- International Women's Day was this past Wednesday, and this report that shows how the number of women in design declines as the career arc continues: from 67% female at the Junior Designer level, dropping to 39% at the Leadership level. This echoes what is seen in certain STEM professions as well- it's often not a pipeline problem as much as it is a retention/promotion problem. Willoughby, the design firm that put together the presentation based on AIGA design survey stats has their own commentary on why the wage and seniority gap exists, but we don't think extrapolating from their internal anecdotes is wise. There's a lot of work to be done inside and out of the design industry when it comes to equality, representation and ethical practices.

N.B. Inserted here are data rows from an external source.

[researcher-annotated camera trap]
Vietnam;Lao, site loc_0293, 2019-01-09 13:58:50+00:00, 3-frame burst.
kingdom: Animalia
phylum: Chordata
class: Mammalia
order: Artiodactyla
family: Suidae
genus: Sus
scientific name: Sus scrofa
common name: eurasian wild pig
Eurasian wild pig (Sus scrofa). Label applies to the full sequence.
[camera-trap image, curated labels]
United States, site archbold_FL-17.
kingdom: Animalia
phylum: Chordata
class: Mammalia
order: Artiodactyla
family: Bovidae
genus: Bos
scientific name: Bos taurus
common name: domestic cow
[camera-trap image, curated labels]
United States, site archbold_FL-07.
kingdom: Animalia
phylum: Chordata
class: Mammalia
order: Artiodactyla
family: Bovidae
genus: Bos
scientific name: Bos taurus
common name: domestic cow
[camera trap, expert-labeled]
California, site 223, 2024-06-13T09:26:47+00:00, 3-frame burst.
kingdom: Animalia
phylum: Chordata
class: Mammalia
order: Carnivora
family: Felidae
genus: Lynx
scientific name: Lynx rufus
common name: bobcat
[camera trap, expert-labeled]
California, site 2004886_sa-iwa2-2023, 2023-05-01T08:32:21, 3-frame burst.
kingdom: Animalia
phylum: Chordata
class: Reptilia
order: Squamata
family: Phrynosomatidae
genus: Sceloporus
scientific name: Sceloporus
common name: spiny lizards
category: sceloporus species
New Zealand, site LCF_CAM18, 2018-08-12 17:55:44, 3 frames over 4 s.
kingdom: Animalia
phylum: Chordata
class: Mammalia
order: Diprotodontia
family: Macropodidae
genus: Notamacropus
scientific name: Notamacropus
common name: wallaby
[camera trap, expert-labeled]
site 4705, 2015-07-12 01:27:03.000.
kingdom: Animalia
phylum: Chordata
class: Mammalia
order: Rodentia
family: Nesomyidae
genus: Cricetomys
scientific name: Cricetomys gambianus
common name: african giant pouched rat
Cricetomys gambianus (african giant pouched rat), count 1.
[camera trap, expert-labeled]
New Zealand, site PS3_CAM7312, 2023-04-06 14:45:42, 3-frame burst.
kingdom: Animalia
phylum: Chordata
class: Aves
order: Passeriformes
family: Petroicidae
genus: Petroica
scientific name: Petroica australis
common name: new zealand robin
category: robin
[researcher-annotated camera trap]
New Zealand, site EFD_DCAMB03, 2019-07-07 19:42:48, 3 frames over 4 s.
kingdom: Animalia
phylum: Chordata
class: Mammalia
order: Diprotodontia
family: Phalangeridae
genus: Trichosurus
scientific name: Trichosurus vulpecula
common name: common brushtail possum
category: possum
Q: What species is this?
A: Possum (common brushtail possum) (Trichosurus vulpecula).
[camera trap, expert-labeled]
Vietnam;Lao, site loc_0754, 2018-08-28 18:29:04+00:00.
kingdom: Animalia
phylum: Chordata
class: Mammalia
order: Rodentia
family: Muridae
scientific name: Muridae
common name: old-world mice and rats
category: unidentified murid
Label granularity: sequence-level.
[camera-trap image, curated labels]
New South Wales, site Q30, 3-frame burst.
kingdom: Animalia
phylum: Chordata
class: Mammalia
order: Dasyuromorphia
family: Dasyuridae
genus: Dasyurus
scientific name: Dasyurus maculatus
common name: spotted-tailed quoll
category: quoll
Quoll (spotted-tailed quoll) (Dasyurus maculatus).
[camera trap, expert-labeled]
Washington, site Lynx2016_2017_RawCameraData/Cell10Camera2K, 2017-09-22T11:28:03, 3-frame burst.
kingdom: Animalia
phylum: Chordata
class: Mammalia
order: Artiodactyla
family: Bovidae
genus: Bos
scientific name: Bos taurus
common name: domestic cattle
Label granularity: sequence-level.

- Stories of microdosing various illicit drugs to boost focus or creativity have been coming out of Silicon Valley for awhile. What is new and warrants some exploration is how workplaces should deal with microdosing of now (in some places) legal marijuana. While there might be a knee-jerk response to say that obviously such substances should be banned in the workplace, the arguments against are not so clear cut. Generally offices tolerate or even encourage caffeine to boost productivity. U.S. workers and students consume a huge amount of Adderall (a prescription amphetamine) every year, and anti-anxiety drugs help many to meet the work day with reduced stress and higher productivity. Substances and labor have intersected (legally, illegally, formally and informally) and where problems arise, there tends to be an underlying workplace or management environment that is unhealthy: abusively overloaded workers can turn to stimulants to keep up with an inhuman pace, beers-after-work can transform quieter, chronic harassment into something louder and more acute. In other words personal and organizational responsibility both figure into whether chemistry in the workplace helps or harms.
- Architects attempt to build workplaces that improve employee health by design.
- Farhad Manjoo at the New York Times says that our communication increasingly hinges on the visual and that Snap Inc. is the company placing the biggest bets on this trend continuing. Snap has been well-attuned to how cultural and technological trends collide and collude; understanding earlier than most that the cell phone as connected camera meant photography turned into as much a means of communication as it as a means of capturing and archiving.
Solutions from the Down the Supply Chain:
- There's a new podcast called Containers about the global supply chain, logistics, shipping technology and how that all intersects with society. There are two episodes out so far and they do a great job of telling the complicated story of trade from a very human perspective.
- Sending goods across the sea by ship is highly fuel efficient but there are some incredibly dirty legacy ships still cutting across the ocean. This article from the Economist states that 15 of the largest ships emit more oxides of nitrogen and sulphur than all of the cars in the world. Upgrading these systems to something clean(er) is expensive, and so-called green lending arrangements are necessary to make it all happen. Addressing climate change often feels like an insurmountable task - but stats like these reveal how strategically targeting the right things at the right time can mitigate immense harm.
Our Weird Future:
- Hooking humans up for an EEG and sensing brain responses can be used to 'train' robots. Basically, watch a robot do a task the wrong way and your brain will throw a certain signal, which can be read and translated into revising actions on the robot side. According to the article it's still an imperfect process, but it is a fascinating experiment that hints at how brain-machine interfaces may function in the future.